• [REQUIREMENTS]:
Copy out word for word the stretch of entries below, from the line containing "From the photo shown, from" through the end of the entries.

──────── STORED DATA ────────

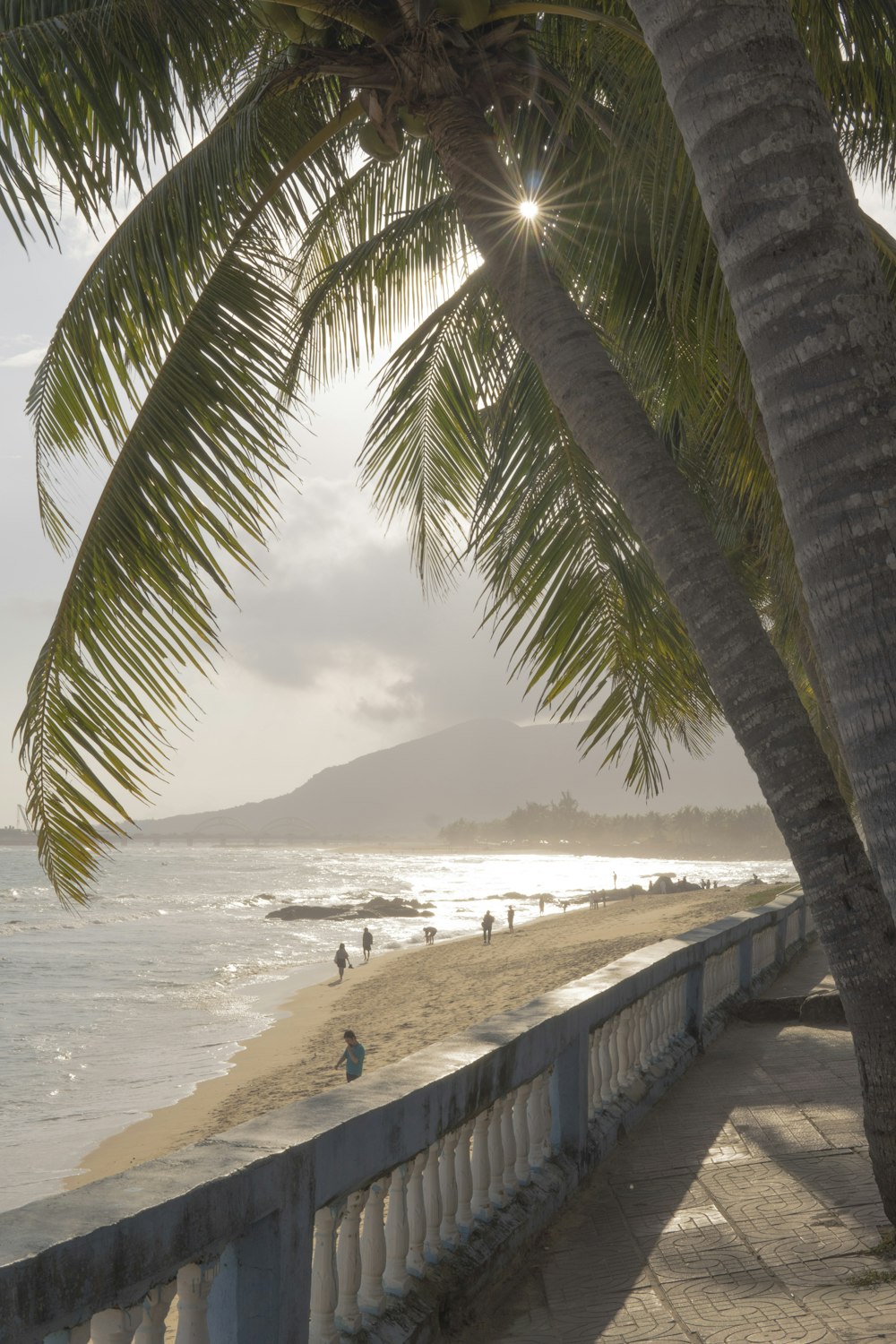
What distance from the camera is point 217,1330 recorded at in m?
2.23

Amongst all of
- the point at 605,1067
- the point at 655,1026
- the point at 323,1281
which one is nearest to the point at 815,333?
the point at 323,1281

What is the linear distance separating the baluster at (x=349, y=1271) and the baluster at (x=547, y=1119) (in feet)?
5.45

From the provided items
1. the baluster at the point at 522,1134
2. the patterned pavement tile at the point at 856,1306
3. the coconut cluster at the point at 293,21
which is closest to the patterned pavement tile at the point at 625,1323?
the patterned pavement tile at the point at 856,1306

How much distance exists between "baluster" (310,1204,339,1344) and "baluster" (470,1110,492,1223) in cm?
104

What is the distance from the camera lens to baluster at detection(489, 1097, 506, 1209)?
3.74m

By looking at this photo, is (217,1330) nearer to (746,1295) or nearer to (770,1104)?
(746,1295)

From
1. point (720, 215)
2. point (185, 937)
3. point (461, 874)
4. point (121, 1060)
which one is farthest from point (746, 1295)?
point (461, 874)

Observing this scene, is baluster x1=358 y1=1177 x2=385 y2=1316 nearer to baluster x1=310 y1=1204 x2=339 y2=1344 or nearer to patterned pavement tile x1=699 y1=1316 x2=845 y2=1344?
baluster x1=310 y1=1204 x2=339 y2=1344

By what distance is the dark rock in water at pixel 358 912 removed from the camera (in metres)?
63.4

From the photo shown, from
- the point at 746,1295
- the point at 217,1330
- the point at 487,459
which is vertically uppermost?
the point at 487,459

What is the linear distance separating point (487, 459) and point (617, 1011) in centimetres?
400

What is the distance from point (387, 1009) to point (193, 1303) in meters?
22.7

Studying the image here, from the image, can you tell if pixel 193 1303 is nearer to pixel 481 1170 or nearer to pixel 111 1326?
pixel 111 1326

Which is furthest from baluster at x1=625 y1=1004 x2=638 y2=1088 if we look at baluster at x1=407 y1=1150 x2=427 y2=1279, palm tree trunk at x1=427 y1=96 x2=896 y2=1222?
baluster at x1=407 y1=1150 x2=427 y2=1279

────────

• [SOLUTION TO THIS TASK]:
From the photo shown, from
- the point at 746,1295
- the point at 217,1330
- the point at 487,459
which is vertically uppermost?
the point at 487,459

What is the linear distance separating point (487, 459) and point (617, 1011) in centimetres?
400

What is the distance from point (387, 1009) to point (193, 1303) in meters?
22.7

Studying the image here, from the image, can you tell if pixel 193 1303 is nearer to pixel 481 1170 or nearer to pixel 111 1326?
pixel 111 1326

Which is furthest from baluster at x1=625 y1=1004 x2=638 y2=1088 if we look at baluster at x1=407 y1=1150 x2=427 y2=1279, palm tree trunk at x1=427 y1=96 x2=896 y2=1222?
baluster at x1=407 y1=1150 x2=427 y2=1279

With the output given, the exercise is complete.